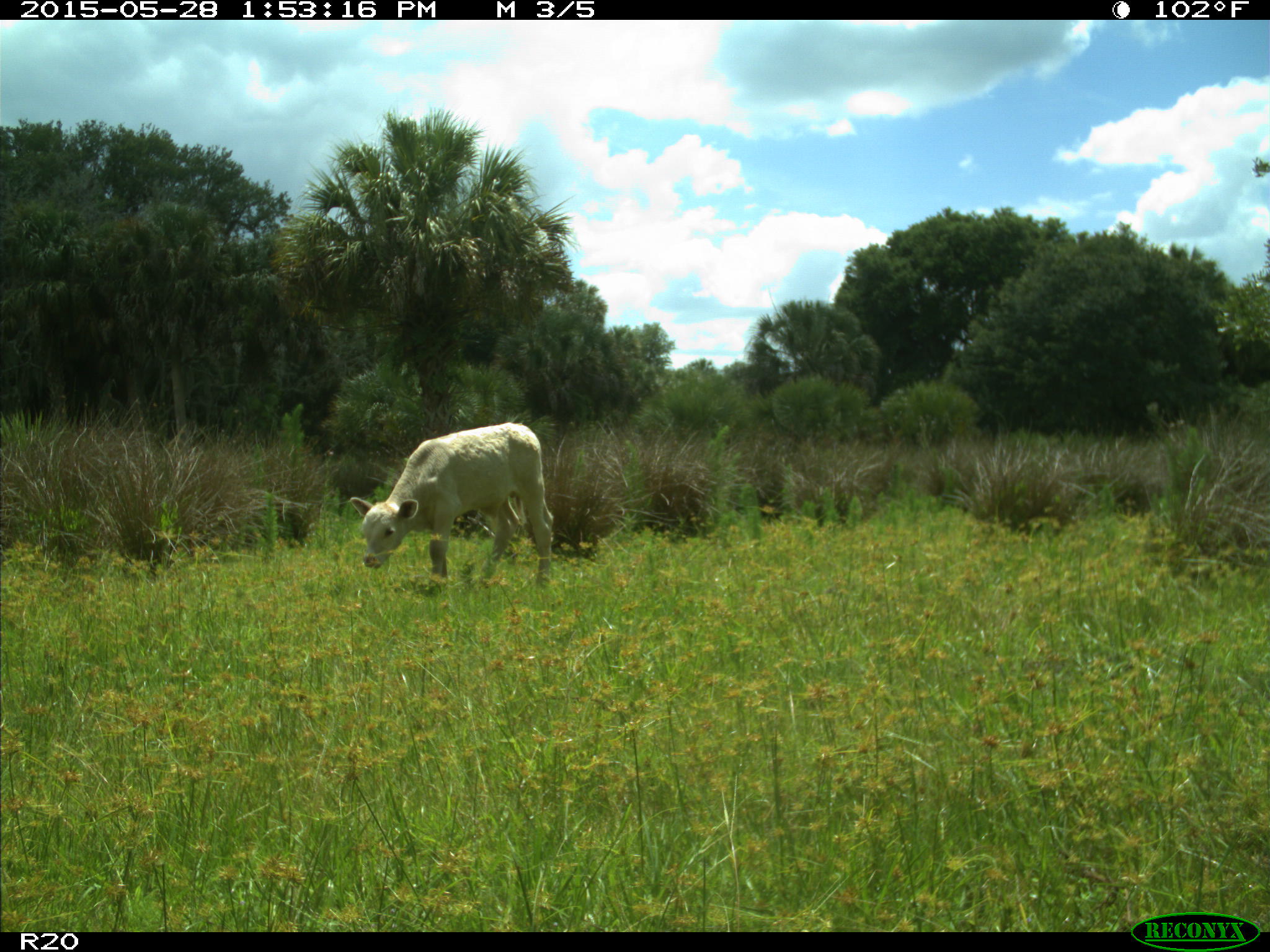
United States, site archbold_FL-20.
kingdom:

....................

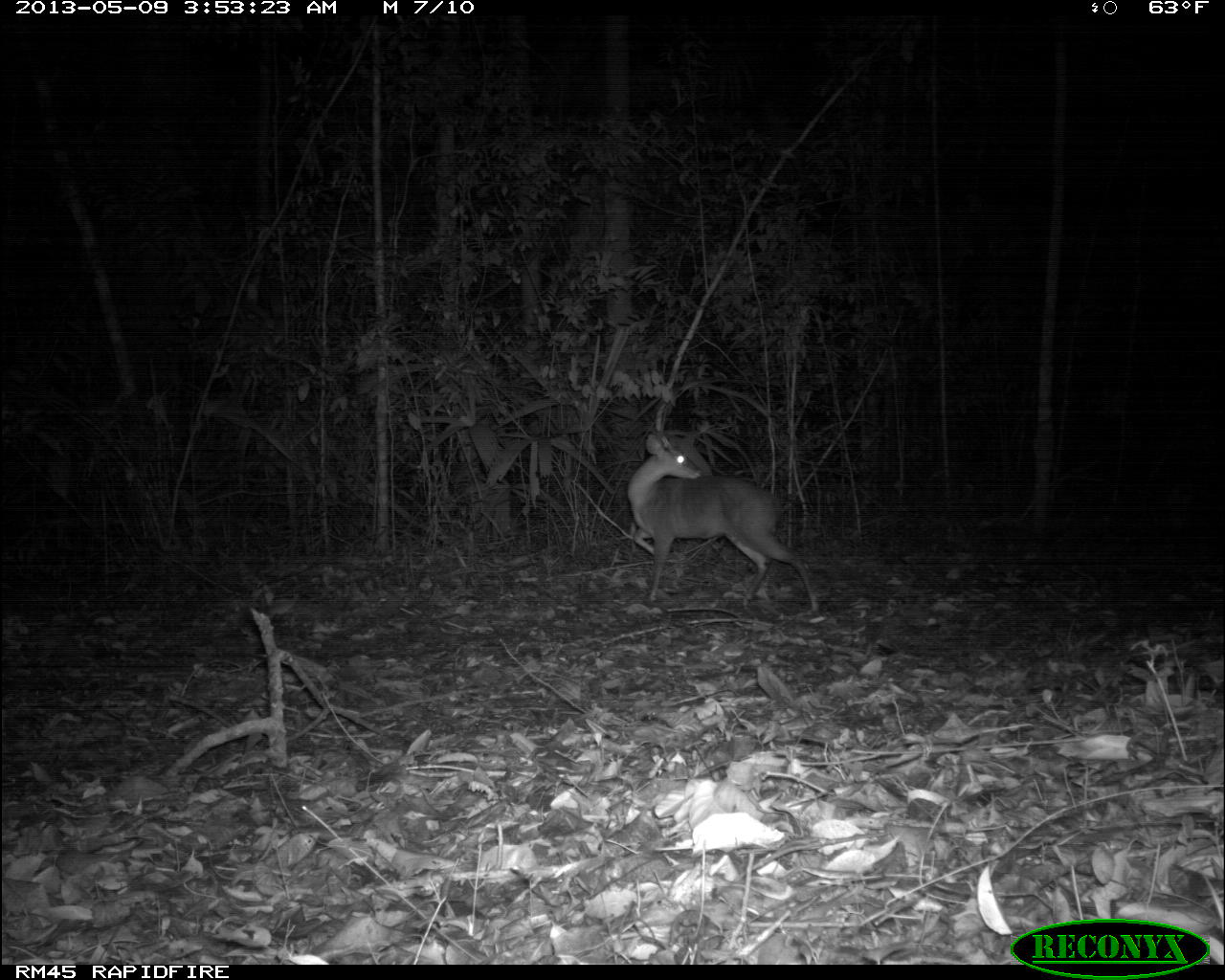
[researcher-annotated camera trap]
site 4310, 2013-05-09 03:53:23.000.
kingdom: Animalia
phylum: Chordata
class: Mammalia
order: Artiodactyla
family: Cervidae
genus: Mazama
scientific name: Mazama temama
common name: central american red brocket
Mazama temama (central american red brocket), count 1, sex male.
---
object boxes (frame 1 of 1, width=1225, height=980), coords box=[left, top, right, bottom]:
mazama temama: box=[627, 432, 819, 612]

....................

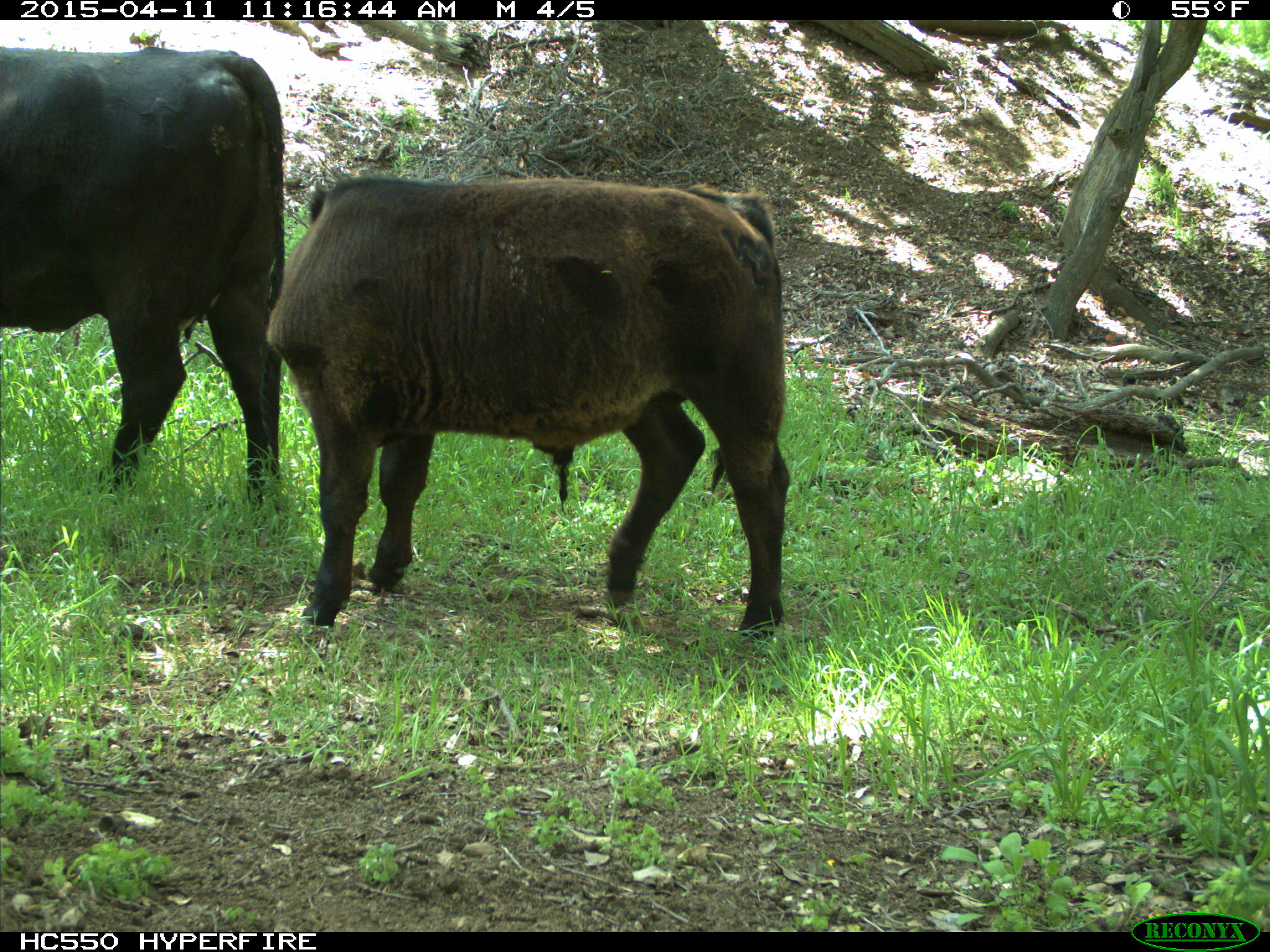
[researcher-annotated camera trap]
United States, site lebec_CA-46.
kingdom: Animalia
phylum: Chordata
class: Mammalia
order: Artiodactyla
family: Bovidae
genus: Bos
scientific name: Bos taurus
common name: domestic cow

....................

__Instructions to follow__
Whenever the word "site" shows up in a line of the entries above, copy that line.

__Task solution__
United States, site archbold_FL-20.
site 4310, 2013-05-09 03:53:23.000.
United States, site lebec_CA-46.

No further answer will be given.